Yeah, I was thinking the same thing, but the only thing that seems to be
able to read that partition is Toshiba`s own disk imaging utility. I
suppose I could read it raw with the Unix/Linux-based DD utility, but
then I need to clear off this partition to even get Unix on this
machine. Lotsa catch-22's.
As for the idea of a separate VSS Cache partition, I thought that was only
supported on server OSes. I wanted to do that (move the VSS Cache stuff
off C:), but when I read up on it, I got the impression Windows 7 desktop
didn't include code to do it.

Which just goes to show how ludicrous the Toshiba tech's claim that this
is a VSS partition is. Besides, a 24GB partition seems awfully large for
a VSS partition, doesn't it? The only thing I've seen that uses the VSS
system regularly is my backup/imaging program (in my case it's Macrium
Reflect, but it could be Acronis TrueImage, or whatever). During the
time that the imager is working I doubt you're going to get 1GB of
changes happening in the background, let alone 24GB!

Yousuf Khan
 
Yousuf Khan said:
It's probable, but when I used the command-line based Windows util,
diskpart.exe (which I assume is more powerful than the graphical Disk
Management utility), it couldn't recognize the filesystem on the Type 17
partitions. I did recognize the filesystem on the type 27 partition,
even though that's also considered a hidden NTFS.

What does TestDisk say?

http://www.cgsecurity.org/wiki/TestDisk
I
suppose I could read it raw with the Unix/Linux-based DD utility, but
then I need to clear off this partition to even get Unix on this
machine. Lotsa catch-22's.

use a live CD.
 
Yousuf said:
It says both are "hid HPFS/NTFS"


You'd still need to be able to store the image file on a large enough
file system, which usually means the internal hard disk.

Yousuf Khan

The "disktype" program will tell you for sure what it is.

http://disktype.sourceforge.net/

Available from Synaptic Package Manager, if you have all
repositories turned on.

Paul
 
Yousuf Khan said:
It says both are "hid HPFS/NTFS"

there's your answer then.

TestDisk has a 'file browser' built-in.
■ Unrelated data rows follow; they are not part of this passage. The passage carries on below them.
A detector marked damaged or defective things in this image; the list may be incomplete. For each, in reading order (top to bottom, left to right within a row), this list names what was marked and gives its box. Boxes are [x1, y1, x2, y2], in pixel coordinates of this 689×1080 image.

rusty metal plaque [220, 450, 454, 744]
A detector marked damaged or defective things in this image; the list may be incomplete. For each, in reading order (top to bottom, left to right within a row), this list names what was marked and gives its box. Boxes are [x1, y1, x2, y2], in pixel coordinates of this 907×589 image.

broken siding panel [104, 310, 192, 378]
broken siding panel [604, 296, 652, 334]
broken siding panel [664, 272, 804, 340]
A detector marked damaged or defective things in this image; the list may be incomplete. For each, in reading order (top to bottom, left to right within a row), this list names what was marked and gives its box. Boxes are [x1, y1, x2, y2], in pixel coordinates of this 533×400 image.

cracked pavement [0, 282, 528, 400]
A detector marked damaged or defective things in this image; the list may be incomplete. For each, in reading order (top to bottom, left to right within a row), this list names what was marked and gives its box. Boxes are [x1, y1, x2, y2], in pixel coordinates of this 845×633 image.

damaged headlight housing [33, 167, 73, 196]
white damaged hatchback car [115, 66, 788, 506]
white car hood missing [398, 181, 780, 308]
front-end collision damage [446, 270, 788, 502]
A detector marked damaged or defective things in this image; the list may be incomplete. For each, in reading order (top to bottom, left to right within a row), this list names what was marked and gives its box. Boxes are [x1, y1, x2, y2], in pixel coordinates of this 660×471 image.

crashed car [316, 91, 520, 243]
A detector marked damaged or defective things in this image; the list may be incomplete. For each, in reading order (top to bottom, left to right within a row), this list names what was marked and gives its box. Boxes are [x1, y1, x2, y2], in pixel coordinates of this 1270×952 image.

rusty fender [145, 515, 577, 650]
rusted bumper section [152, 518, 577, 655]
If those partitions are NTFS,
it should be able to produce a list of files for you. That'll confirm
that they are NTFS format and not some Toshiba proprietary format.
You'd still need to be able to store the image file on a large enough
file system, which usually means the internal hard disk.
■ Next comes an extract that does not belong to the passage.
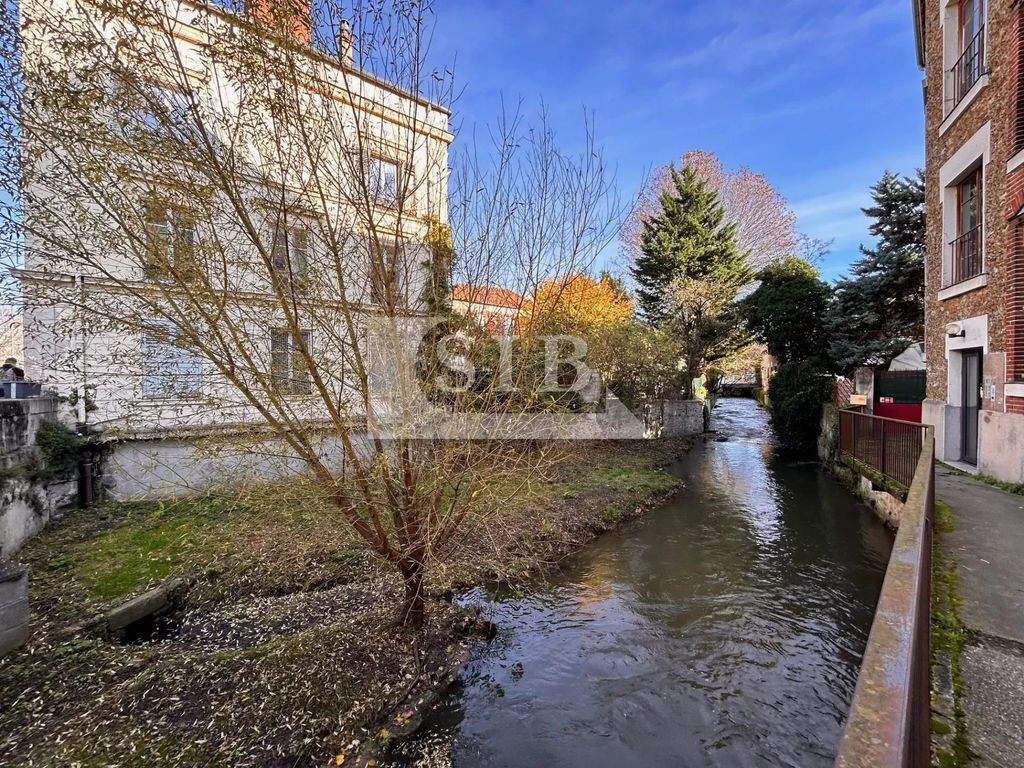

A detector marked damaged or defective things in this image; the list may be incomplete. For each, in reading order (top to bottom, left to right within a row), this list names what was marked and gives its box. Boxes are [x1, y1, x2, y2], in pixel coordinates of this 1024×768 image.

rusty metal railing [839, 409, 929, 493]
rusty metal railing [835, 428, 933, 768]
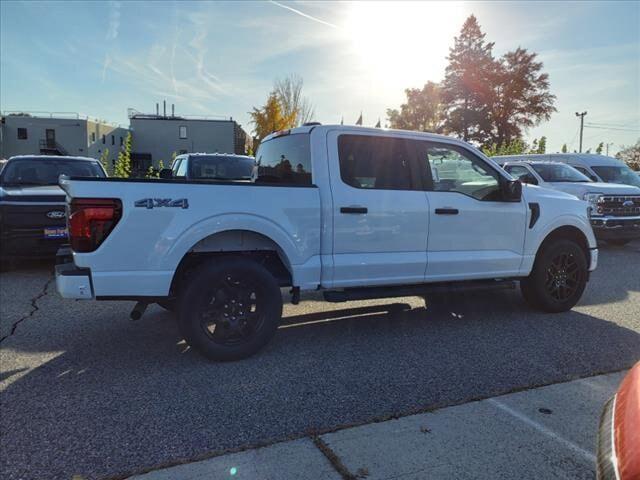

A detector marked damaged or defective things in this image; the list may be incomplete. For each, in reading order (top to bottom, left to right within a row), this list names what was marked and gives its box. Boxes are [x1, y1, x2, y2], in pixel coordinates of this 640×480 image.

What's wrong with using an external USB disk?
 
there's your answer then.

TestDisk has a 'file browser' built-in. If those partitions are NTFS,
it should be able to produce a list of files for you. That'll confirm
that they are NTFS format and not some Toshiba proprietary format.

I wonder if I can just change the partition type from 17 to 07, then
it'll become a standard NTFS. I should then be able to just back it up
with my imaging program.

Yousuf Khan
 
I wonder if I can just change the partition type from 17 to 07, then
it'll become a standard NTFS. I should then be able to just back it up
with my imaging program.
Yousuf Khan

If you do a sector-image, the partition type should not matter.

Arno
 
Yousuf Khan said:
I wonder if I can just change the partition type from 17 to 07, then
it'll become a standard NTFS. I should then be able to just back it up
with my imaging program.

Just changing the partition type should not be data-destructive, but if
you're ultra-cautious, as a precaution you could make an image of the
partition elsewhere and change the type on that to 07, then see if it
appears as a normal NTFS filesystem.